We're all in this together. Unless your Business Unit stinks...
I'm sure you have heard something in the news about the current strike at Verizon Communications, notable for not only the sheer numbers of workers involved (about 45,000), the seemingly irrational timing of calling a stike in this economic climate, but also for the nature and nuances behind the dispute.
The striking Verizon workers represent and support Verizon's landline business, a business that according to the company is in decline. Whether it is due to more consumers choosing to simply forego a fixed home landline in this age of mobile telephony, or the simplicity and low cost of services like Skype, the facts seem to be clear that the landline business is not where growth and increased profitability for the company will lie.
Most of us these days when we think of Verizon, see it only as a wireless/mobile company, with a national presence, constant broadcast advertising, (Can you hear me now?), and retail locations popping up all over the nation. In fact my local Krispy Kreme establishment was closed recently and now has re-opened as a Verizon Wireless store. Sadly, the conveyor belt that used to carry the tasty donuts for their sugary glaze coating is gone as well.
But the 45,000 striking workers from the landline side of the business point to the overall growth and success of Verizon Communications (the consolidated landline and wireless sides), to argue against management's insistence on concessions and increased contributions to health care and retirement plans. Why should we, they argue, have to 'give back' when the organization overall is performing so well?
I don't really know enough about the details of the contracts and the proposals to come down on the side of either the striking workers or Verizon management as to the specifics of the dispute, but to me the interesting angle is the internal division at play here. While most of us have not been caught up in a strike like this one, I bet we have all been part of organizations with variations in performance (and contribution to profits and growth), across lines of business, regions, product lines - whatever.
Once the enterprise achieves a bit of scale there are bound to be some parts of the organization that simply perform better than others. And while sometimes individual contribution to the success of these better performing business units is recognized (unit specific bonuses or awards), often it really isn't singled out, particularly when for many organizations it can be difficult to fairly and accurately allocate shared corporate overhead costs to product lines or business units.
So while compensation might be tied to business unit success, things like benefit plans, retirement programs, PTO policies and the like are almost never variable inside and across competing business units within a larger organization. Whether or not you are a high-flying sales rep in a growing product line, or a administrative support person in a declining business, most companies treat you the same way with respect to benefits. After all we're all in this together, right?

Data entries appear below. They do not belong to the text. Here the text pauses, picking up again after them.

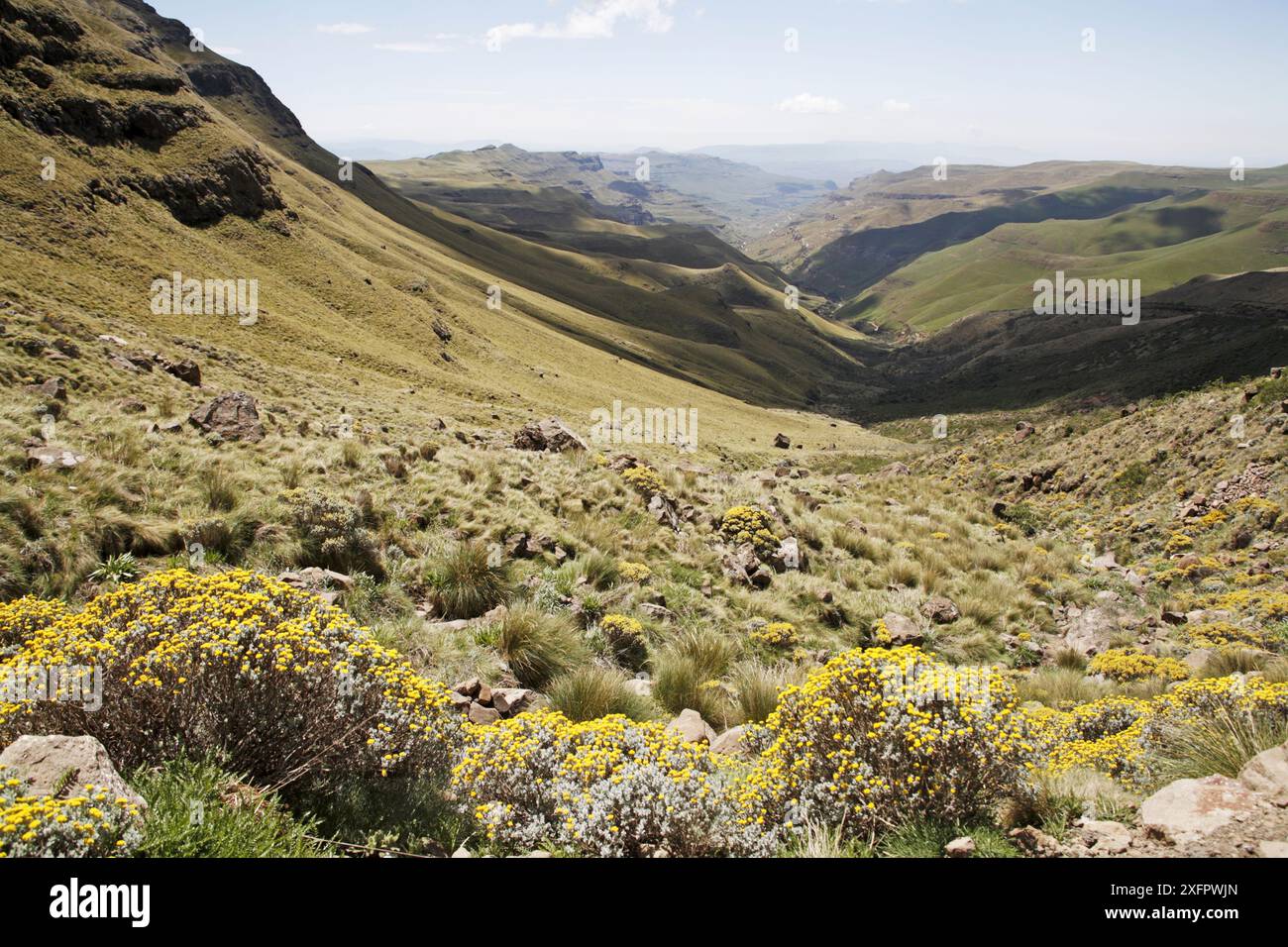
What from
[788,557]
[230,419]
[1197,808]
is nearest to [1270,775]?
[1197,808]

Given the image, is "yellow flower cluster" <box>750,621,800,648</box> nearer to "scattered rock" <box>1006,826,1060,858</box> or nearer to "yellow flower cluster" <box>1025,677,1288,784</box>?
"yellow flower cluster" <box>1025,677,1288,784</box>

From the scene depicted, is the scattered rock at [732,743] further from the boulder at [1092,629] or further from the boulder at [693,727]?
the boulder at [1092,629]

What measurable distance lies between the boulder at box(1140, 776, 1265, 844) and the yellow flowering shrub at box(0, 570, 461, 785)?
175 inches

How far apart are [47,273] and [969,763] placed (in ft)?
125

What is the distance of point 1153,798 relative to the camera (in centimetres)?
377

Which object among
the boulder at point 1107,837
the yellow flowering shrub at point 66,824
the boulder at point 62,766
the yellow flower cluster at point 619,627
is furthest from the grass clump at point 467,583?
the boulder at point 1107,837

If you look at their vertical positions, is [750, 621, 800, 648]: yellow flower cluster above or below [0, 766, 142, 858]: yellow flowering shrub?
below

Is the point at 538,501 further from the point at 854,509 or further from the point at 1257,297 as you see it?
Answer: the point at 1257,297

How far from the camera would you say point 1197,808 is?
11.5 ft

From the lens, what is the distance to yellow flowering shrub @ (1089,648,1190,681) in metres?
8.52

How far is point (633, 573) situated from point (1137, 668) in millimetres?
7399

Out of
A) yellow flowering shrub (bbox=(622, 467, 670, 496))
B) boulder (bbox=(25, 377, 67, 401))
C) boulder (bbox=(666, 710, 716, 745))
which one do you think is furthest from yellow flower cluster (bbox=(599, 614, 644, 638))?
boulder (bbox=(25, 377, 67, 401))

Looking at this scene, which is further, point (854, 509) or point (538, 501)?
point (854, 509)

The Verizon situation is certainly complicated by the fact that the declining landline business is unionized, and the growing and more exciting wireless business is not, but the larger issue that seems to position one side of the business against another is certainly fascinating.
I am sure we have all had different times in our careers when we looked at a business line in our organizations and thought - 'Man those guys are killing us'. But I doubt we ever as HR or Talent pros advocated for whacking their benefits or PTO because of it. Seems kind of a tough position to defend.
What's your take - should non-compensation related items vary inside organizations according to contribution to success?
Reader Comments (3)
While not exactly the same thing, there's a long history of professional services organizations, including some of the very largest, setting up separate legal entities, and not necessarily in lower cost economies, with quite different comp/benefits/facilities/everything in order to achieve a much lower price point for competing in certain markets or for certain types of business. And even the largest #EnSW price their products differently for different geographies/industries/market segments. There are always winning (i.e. more profitable) and losing lines of business/target markets/types of work and types of workers, and I think the day of one size fits all in comp/benefits/facilities/etc. are -- and should be -- behind us. But it's also important to recognize that legacy product revenues (again looking inside our own industry) often fund new product/new business development. Clear a topic worthy of more discussion.
Not the same thing. Verizon Wireless is not another "business unit" of the same company...it's not like accounting is doing worse than marketing. Verizon Wireless is a *separate company*. Despite the name, Verizon doesn't even fully control it--it is 49% owned by Vodafone, PLC of the UK. Why should Vodafone be punished because maybe a quarter of Verizon's employees object to contributing to health care like the rest of they company, and get to participate in one of the industry's best 401k plans instead of a pension that may not even be there when they retire. I have no sympathy for these spoiled union brats.
Naomi - Thanks for pointing out those professional services examples. No doubt there are some tricky waters to navigate for firms that are trying to build new lines of business but still need support and contribution from older more established businesses.
Dan - Thanks for the insight as to the structure. As I said, I had not really dug into the details to offer an opinion on the relative merits of each sides position in this labor dispute, but I did think it interesting to explore how different parts of the business were operating.